Speech to text software in the evaluation stage

Writer(s): 
James W. Henry, III

 

One of the aims of this column is to suggest new uses for existing tools and technologies. Oral transcription software is used for speech analysis research but has great potential in the classroom. James W. Henry, III at the Research Institute of English Language Education in Kobe outlines one possible practical application for teachers: student-level evaluation at the beginning of a course. However, perhaps we could take it one step further: the software itself could contain an algorithm that generates an automatic score. Any takers on this? Programmers, send your ideas to James, but send them here first!

Speech to text software in the evaluation stage

James W. Henry, III

Speech-to-text software like Nuance’s Dragon Dictation is designed to capture and sort through utterances, transcribing these sounds into written text. If the sounds are accurate, the software algorithms transcribe what the speaker actually said rather than merely what they intended to say. Using this technology as placement testing in oral-based courses could prove highly beneficial. In conjunction with other assessment procedures, a pronunciation/enunciation test based on speech-to-text software could provide objective data on learners’ strengths and weaknesses.
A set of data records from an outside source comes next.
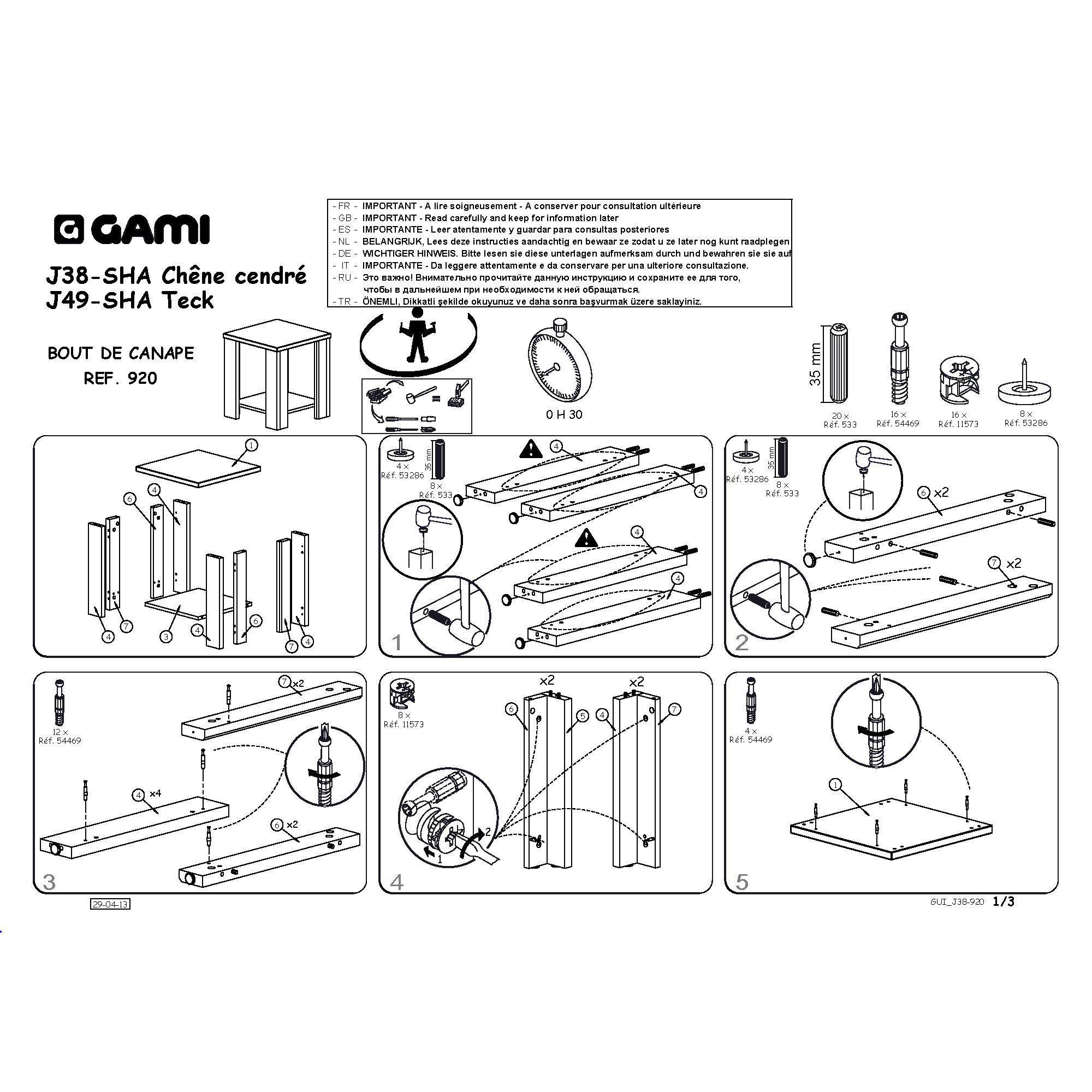 GAMI

J38-SHA Chêne cendré
J49-SHA Teck

BOUT DE CANAPE
REF. 920

- FR - IMPORTANT - A lire soigneusement - A conserver pour consultation ultérieure
- GB - IMPORTANT - Read carefully and keep for information later
- ES - IMPORTANTE - Leer atentamente y guardar para consultas posteriores
- NL - BELANGRIJK, Lees deze instructies aandachtig en bewaar ze zodat u ze later nog kunt raadplegen
- DE - WICHTIGER HINWEIS. Bitte lesen sie diese unterlagen aufmerksam durch und bewahren sie sie auf
- IT - IMPORTANTE - Da leggere attentamente e da conservare per una ulteriore consultazione.
- RU - Это важно! Внимательно прочитайте данную инструкцию и сохраните ее для того, чтобы в дальнейшем при необходимости к ней обращаться.
- TR - ÖNEMLI, Dikkatli şekilde okuyunuz ve daha sonra başvurmak üzere saklayiniz.

0 H 30

35 mm
20 × Réf. 533
16 × Réf. 54469
16 × Réf. 11573
8 × Réf. 53286

1 6 4 4 7 3 4 6 7 4

4 × Réf. 53286
35 mm
8 × Réf. 533
4 4 4 4
1

4 × Réf. 53286
35 mm
8 × Réf. 533
6 ×2
7 ×2
2

12 × Réf. 54469
7 ×2
4 ×4
6 ×2
3

8 × Réf. 11573
×2 ×2
6 5 4 7
1 2
4

4 × Réf. 54469
1
5

29-04-13
GUI_J38-920 1/3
This data will thus stream students into oral performance levels for correct placement.

To best assess pronunciation, test sentences should have the greatest variety of vowel and consonant sounds, be composed of subject matter that is not overly technical, and ideally be customized to the learners’ phonological challenges based on their L1 or other relevant criteria. In a multicultural setting, sentences might best be preselected for individuals based on their L1. 

Meaningful sentences of around 10 words would probably be ideal for both speakers and proctors and should work well given the design of the software. Longer sentences with compound ideas might create unnecessary problems with punctuation and shorter sentences would lack the level of challenge and phonological variety to be beneficial.

Rather than just one or two sentences, learners should have to utter five to ten sentences of increasing difficulty and score a certain percentage of overall accuracy (i.e., speech recognition) to pass the cut-off. Their recorded audio can be sent to a text file where they and their instructor can visually assess their strengths and weaknesses based on the comparative accuracy of their utterances. The recording would be done on the spot but the final assessment would be done later when it could be combined with other assessment tools to give an overall score or analysis.